WHAT NEEDS TO BE DONE: Because the material must match the original, reproduce every line of it exactly.

DATA FOR REVIEW:
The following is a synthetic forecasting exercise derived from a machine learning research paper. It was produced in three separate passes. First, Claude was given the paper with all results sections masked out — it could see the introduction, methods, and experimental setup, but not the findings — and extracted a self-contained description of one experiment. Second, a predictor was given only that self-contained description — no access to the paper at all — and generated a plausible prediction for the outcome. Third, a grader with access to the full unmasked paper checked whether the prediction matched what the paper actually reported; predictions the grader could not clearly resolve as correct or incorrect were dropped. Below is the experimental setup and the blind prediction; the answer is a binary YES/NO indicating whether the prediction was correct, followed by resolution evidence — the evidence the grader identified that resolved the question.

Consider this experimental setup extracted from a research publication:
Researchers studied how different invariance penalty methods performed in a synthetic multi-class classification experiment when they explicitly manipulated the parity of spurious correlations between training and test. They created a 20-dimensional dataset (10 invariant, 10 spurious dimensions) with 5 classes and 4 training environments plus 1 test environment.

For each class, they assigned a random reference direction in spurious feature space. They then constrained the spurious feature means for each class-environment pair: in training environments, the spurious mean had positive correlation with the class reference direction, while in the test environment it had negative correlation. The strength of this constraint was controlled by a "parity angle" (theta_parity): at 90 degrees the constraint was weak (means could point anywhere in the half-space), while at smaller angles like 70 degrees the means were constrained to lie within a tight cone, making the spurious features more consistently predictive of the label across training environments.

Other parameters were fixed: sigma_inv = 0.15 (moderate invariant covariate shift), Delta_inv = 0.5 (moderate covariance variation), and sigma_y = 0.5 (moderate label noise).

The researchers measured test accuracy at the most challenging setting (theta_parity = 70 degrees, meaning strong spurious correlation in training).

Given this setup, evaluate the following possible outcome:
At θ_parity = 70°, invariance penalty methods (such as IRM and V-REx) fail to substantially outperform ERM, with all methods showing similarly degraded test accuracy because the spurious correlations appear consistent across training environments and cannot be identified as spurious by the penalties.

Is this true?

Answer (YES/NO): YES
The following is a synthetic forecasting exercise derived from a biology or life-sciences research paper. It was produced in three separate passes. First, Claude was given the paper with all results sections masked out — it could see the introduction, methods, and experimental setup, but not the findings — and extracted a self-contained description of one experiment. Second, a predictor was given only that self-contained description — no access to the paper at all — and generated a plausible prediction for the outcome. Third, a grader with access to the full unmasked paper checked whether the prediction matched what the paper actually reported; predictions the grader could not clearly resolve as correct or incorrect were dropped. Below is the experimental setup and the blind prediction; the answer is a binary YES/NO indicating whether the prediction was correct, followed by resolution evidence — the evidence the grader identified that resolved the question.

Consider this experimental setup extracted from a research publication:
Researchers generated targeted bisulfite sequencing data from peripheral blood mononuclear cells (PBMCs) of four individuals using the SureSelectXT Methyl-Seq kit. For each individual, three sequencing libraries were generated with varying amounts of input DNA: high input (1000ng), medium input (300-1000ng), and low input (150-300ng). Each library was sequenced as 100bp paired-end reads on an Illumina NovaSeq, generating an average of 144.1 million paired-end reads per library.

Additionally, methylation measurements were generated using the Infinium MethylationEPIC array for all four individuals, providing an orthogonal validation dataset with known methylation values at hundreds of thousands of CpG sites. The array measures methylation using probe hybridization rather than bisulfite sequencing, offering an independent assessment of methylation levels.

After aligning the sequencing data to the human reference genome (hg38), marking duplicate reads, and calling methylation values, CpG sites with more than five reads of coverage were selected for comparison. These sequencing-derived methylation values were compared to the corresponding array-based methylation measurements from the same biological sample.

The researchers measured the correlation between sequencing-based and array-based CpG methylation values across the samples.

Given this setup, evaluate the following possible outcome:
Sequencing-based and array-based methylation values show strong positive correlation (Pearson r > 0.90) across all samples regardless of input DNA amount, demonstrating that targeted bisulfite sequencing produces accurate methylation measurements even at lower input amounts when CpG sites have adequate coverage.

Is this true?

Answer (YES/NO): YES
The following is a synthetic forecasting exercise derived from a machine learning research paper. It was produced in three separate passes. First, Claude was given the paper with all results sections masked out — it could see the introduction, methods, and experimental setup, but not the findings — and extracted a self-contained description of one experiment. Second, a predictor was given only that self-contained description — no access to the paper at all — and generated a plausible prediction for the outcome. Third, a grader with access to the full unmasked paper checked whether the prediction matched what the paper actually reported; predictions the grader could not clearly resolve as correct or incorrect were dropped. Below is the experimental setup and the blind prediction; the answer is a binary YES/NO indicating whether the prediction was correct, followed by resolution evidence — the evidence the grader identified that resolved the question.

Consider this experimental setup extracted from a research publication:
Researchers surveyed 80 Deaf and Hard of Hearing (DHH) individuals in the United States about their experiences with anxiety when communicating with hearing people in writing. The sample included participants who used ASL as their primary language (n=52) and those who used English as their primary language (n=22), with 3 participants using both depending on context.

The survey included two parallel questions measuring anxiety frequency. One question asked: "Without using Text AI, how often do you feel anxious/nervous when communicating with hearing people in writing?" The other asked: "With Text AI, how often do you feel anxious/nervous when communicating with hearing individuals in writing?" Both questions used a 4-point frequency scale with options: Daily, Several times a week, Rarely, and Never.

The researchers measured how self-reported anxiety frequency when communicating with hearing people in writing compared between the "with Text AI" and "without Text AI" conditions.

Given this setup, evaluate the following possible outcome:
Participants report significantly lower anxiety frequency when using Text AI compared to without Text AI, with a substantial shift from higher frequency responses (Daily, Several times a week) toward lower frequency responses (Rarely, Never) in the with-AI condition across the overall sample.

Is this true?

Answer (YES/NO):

SOLUTION TO THIS TASK:
The following is a synthetic forecasting exercise derived from a machine learning research paper. It was produced in three separate passes. First, Claude was given the paper with all results sections masked out — it could see the introduction, methods, and experimental setup, but not the findings — and extracted a self-contained description of one experiment. Second, a predictor was given only that self-contained description — no access to the paper at all — and generated a plausible prediction for the outcome. Third, a grader with access to the full unmasked paper checked whether the prediction matched what the paper actually reported; predictions the grader could not clearly resolve as correct or incorrect were dropped. Below is the experimental setup and the blind prediction; the answer is a binary YES/NO indicating whether the prediction was correct, followed by resolution evidence — the evidence the grader identified that resolved the question.

Consider this experimental setup extracted from a research publication:
Researchers studied how different invariance penalty methods performed in a synthetic multi-class classification experiment when they explicitly manipulated the parity of spurious correlations between training and test. They created a 20-dimensional dataset (10 invariant, 10 spurious dimensions) with 5 classes and 4 training environments plus 1 test environment.

For each class, they assigned a random reference direction in spurious feature space. They then constrained the spurious feature means for each class-environment pair: in training environments, the spurious mean had positive correlation with the class reference direction, while in the test environment it had negative correlation. The strength of this constraint was controlled by a "parity angle" (theta_parity): at 90 degrees the constraint was weak (means could point anywhere in the half-space), while at smaller angles like 70 degrees the means were constrained to lie within a tight cone, making the spurious features more consistently predictive of the label across training environments.

Other parameters were fixed: sigma_inv = 0.15 (moderate invariant covariate shift), Delta_inv = 0.5 (moderate covariance variation), and sigma_y = 0.5 (moderate label noise).

The researchers measured test accuracy at the most challenging setting (theta_parity = 70 degrees, meaning strong spurious correlation in training).

Given this setup, evaluate the following possible outcome:
At θ_parity = 70°, invariance penalty methods (such as IRM and V-REx) fail to substantially outperform ERM, with all methods showing similarly degraded test accuracy because the spurious correlations appear consistent across training environments and cannot be identified as spurious by the penalties.

Is this true?

Answer (YES/NO): YES
The following is a synthetic forecasting exercise derived from a biology or life-sciences research paper. It was produced in three separate passes. First, Claude was given the paper with all results sections masked out — it could see the introduction, methods, and experimental setup, but not the findings — and extracted a self-contained description of one experiment. Second, a predictor was given only that self-contained description — no access to the paper at all — and generated a plausible prediction for the outcome. Third, a grader with access to the full unmasked paper checked whether the prediction matched what the paper actually reported; predictions the grader could not clearly resolve as correct or incorrect were dropped. Below is the experimental setup and the blind prediction; the answer is a binary YES/NO indicating whether the prediction was correct, followed by resolution evidence — the evidence the grader identified that resolved the question.

Consider this experimental setup extracted from a research publication:
Researchers generated targeted bisulfite sequencing data from peripheral blood mononuclear cells (PBMCs) of four individuals using the SureSelectXT Methyl-Seq kit. For each individual, three sequencing libraries were generated with varying amounts of input DNA: high input (1000ng), medium input (300-1000ng), and low input (150-300ng). Each library was sequenced as 100bp paired-end reads on an Illumina NovaSeq, generating an average of 144.1 million paired-end reads per library.

Additionally, methylation measurements were generated using the Infinium MethylationEPIC array for all four individuals, providing an orthogonal validation dataset with known methylation values at hundreds of thousands of CpG sites. The array measures methylation using probe hybridization rather than bisulfite sequencing, offering an independent assessment of methylation levels.

After aligning the sequencing data to the human reference genome (hg38), marking duplicate reads, and calling methylation values, CpG sites with more than five reads of coverage were selected for comparison. These sequencing-derived methylation values were compared to the corresponding array-based methylation measurements from the same biological sample.

The researchers measured the correlation between sequencing-based and array-based CpG methylation values across the samples.

Given this setup, evaluate the following possible outcome:
Sequencing-based and array-based methylation values show strong positive correlation (Pearson r > 0.90) across all samples regardless of input DNA amount, demonstrating that targeted bisulfite sequencing produces accurate methylation measurements even at lower input amounts when CpG sites have adequate coverage.

Is this true?

Answer (YES/NO): YES
The following is a synthetic forecasting exercise derived from a machine learning research paper. It was produced in three separate passes. First, Claude was given the paper with all results sections masked out — it could see the introduction, methods, and experimental setup, but not the findings — and extracted a self-contained description of one experiment. Second, a predictor was given only that self-contained description — no access to the paper at all — and generated a plausible prediction for the outcome. Third, a grader with access to the full unmasked paper checked whether the prediction matched what the paper actually reported; predictions the grader could not clearly resolve as correct or incorrect were dropped. Below is the experimental setup and the blind prediction; the answer is a binary YES/NO indicating whether the prediction was correct, followed by resolution evidence — the evidence the grader identified that resolved the question.

Consider this experimental setup extracted from a research publication:
Researchers surveyed 80 Deaf and Hard of Hearing (DHH) individuals in the United States about their experiences with anxiety when communicating with hearing people in writing. The sample included participants who used ASL as their primary language (n=52) and those who used English as their primary language (n=22), with 3 participants using both depending on context.

The survey included two parallel questions measuring anxiety frequency. One question asked: "Without using Text AI, how often do you feel anxious/nervous when communicating with hearing people in writing?" The other asked: "With Text AI, how often do you feel anxious/nervous when communicating with hearing individuals in writing?" Both questions used a 4-point frequency scale with options: Daily, Several times a week, Rarely, and Never.

The researchers measured how self-reported anxiety frequency when communicating with hearing people in writing compared between the "with Text AI" and "without Text AI" conditions.

Given this setup, evaluate the following possible outcome:
Participants report significantly lower anxiety frequency when using Text AI compared to without Text AI, with a substantial shift from higher frequency responses (Daily, Several times a week) toward lower frequency responses (Rarely, Never) in the with-AI condition across the overall sample.

Is this true?

Answer (YES/NO):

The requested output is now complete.